_Problem statement_:
What you write must match, character for character, the lines from the one with "wall with a tree at the" down to the one with "Vitis vinifera 'Purpurea'" in the listing below, minus its pictures.

_Data section_:

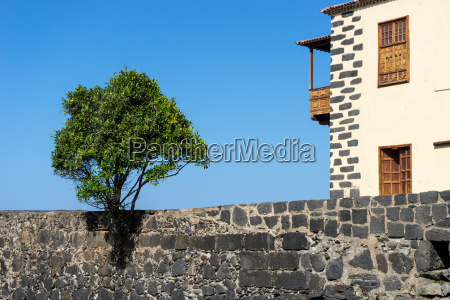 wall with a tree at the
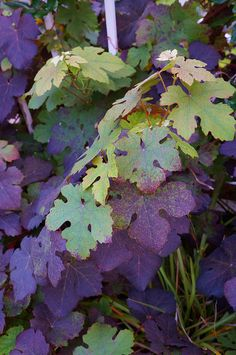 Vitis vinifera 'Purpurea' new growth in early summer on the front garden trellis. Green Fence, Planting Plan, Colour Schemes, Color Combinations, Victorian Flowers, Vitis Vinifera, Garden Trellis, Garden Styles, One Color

--

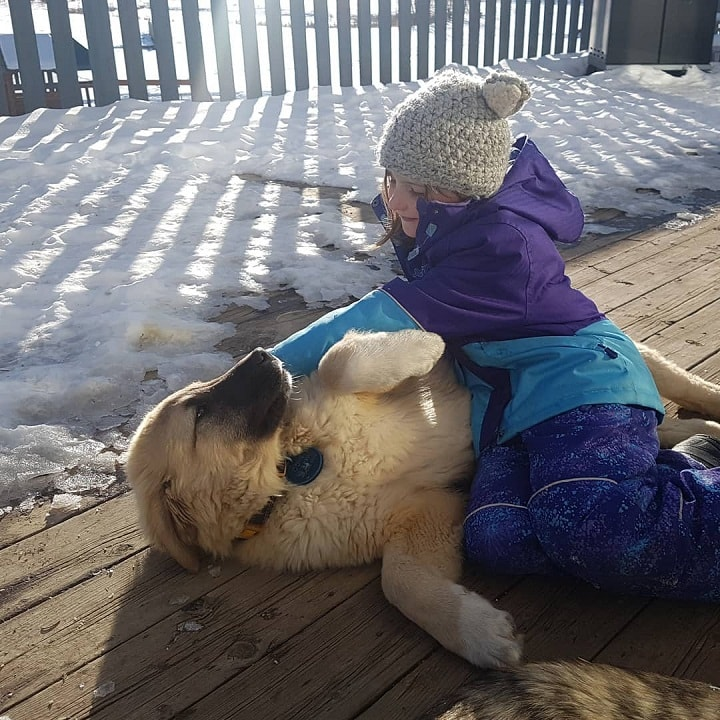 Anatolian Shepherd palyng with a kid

_Written answer_:
 wall with a tree at the
 Vitis vinifera 'Purpurea' new growth in early summer on the front garden trellis. Green Fence, Planting Plan, Colour Schemes, Color Combinations, Victorian Flowers, Vitis Vinifera, Garden Trellis, Garden Styles, One Color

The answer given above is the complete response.